Although he was the officer in charge, Ryder had been too dazed and terrified at first by what was going on to notice even that the Huey was receiving ground fire. The slick went down.

There was nothing even Matthew Stark could do.

Ryder remembered screams-heard them still in his nightmares. Too late, he’d rushed toward the downed slick…and he still could feel the icy grip of Otis Raymond as the door gunner had pushed him aside so a lieutenant wouldn’t get torn to bits by AK-47 bullets.
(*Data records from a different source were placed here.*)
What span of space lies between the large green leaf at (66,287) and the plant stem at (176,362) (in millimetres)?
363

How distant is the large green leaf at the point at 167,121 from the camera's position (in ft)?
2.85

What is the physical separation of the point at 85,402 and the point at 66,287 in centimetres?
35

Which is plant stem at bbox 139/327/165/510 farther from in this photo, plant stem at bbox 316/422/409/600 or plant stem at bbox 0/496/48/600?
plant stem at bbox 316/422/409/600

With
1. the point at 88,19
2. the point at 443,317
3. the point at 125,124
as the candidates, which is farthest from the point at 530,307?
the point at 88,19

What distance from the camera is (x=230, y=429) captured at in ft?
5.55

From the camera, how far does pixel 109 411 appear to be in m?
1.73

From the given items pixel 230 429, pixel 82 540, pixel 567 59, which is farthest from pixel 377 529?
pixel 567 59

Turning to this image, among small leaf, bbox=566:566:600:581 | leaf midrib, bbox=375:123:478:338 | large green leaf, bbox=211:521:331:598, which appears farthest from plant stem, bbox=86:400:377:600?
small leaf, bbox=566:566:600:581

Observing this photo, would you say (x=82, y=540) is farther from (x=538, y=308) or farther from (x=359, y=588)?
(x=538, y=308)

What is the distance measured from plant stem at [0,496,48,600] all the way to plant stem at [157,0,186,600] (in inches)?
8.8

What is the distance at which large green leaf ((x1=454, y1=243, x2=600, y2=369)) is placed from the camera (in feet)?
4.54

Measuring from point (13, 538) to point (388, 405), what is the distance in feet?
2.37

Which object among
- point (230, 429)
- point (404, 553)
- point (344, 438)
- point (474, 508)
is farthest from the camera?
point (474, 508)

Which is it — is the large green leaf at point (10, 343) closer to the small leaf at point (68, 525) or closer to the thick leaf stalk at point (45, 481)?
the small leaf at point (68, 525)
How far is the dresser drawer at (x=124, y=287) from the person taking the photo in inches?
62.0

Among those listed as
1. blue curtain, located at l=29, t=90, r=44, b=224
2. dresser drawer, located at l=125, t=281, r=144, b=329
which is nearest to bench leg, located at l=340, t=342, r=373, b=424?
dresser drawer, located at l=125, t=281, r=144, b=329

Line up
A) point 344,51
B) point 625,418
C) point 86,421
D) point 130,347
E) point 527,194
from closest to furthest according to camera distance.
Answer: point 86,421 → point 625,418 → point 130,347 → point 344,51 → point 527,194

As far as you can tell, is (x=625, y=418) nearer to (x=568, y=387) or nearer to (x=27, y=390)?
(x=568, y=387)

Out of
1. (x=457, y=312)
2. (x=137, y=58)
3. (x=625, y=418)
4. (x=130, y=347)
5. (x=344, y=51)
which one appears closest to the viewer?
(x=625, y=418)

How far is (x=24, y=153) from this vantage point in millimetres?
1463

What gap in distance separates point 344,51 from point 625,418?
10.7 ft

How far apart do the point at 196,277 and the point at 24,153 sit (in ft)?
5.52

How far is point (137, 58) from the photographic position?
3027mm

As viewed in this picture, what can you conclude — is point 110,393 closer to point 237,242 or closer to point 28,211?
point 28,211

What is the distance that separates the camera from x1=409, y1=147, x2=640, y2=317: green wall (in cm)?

The survivors were picked up by a search and rescue team and taken back to base camp. As a platoon leader, Ryder had faced the Viet Cong and the NVA, but he’d never been so afraid for his life as at the moment when he’d had to face Matt Stark. But the Steelman, his young, knowing face showing no emotion, had only looked at Ryder with those black eyes and not said a word.

With commanding officers buzzing around him demanding to know what the hell had happened out there, Stark hadn’t made excuses or assigned blame to anyone other than himself. He accepted responsibility for his ship and its passengers. He had been in the pilot’s seat, no one else.

“We got shot at,” he said. “There’s a war going on out there, you know.”

The event, however, had scarred him as much as anyone, and as far as Ryder was concerned, Stark’s actions proved it. He didn’t go home a month later, but extended and got himself transferred-to Cobras for a while and then to a scout helicopter-the Hughes OH-6A Cayuse or Loach. He was assigned to a hunter-killer or “pink” team, with its primitive, effective strategy. The Loach-the hunter-would go in and draw fire to locate the enemy. Then the killer-the new Bell AH-1G Cobra or “snake”-would come in with guns blazing. The work, especially for the hunters, was dangerous; scout losses were huge. But they didn’t carry passengers, and CW-2 Matthew Stark and SP-4 Otis Raymond, who’d stayed with his hero Steelman, had survived.

Sam Ryder, back home in Florida, had hoped they wouldn’t.

Now, pouring himself another glass of Scotch, he put them out of his mind, his ability to repress well developed. He had to forget Steelman and Weasel; he had to make himself unavailable to Phillip Bloch. Regardless of what Matthew knew or didn’t know, he had no proof-nothing he could print. And he’d have to be very, very careful before he printed anything about Sam Ryder; there was history between them. Stark wouldn’t want to be accused of mounting a witch hunt.

Nothing had to happen. All Ryder needed was for Bloch to get hold of the Minstrel’s Rough. Then, at last, he’d be satisfied and get out of Ryder’s life.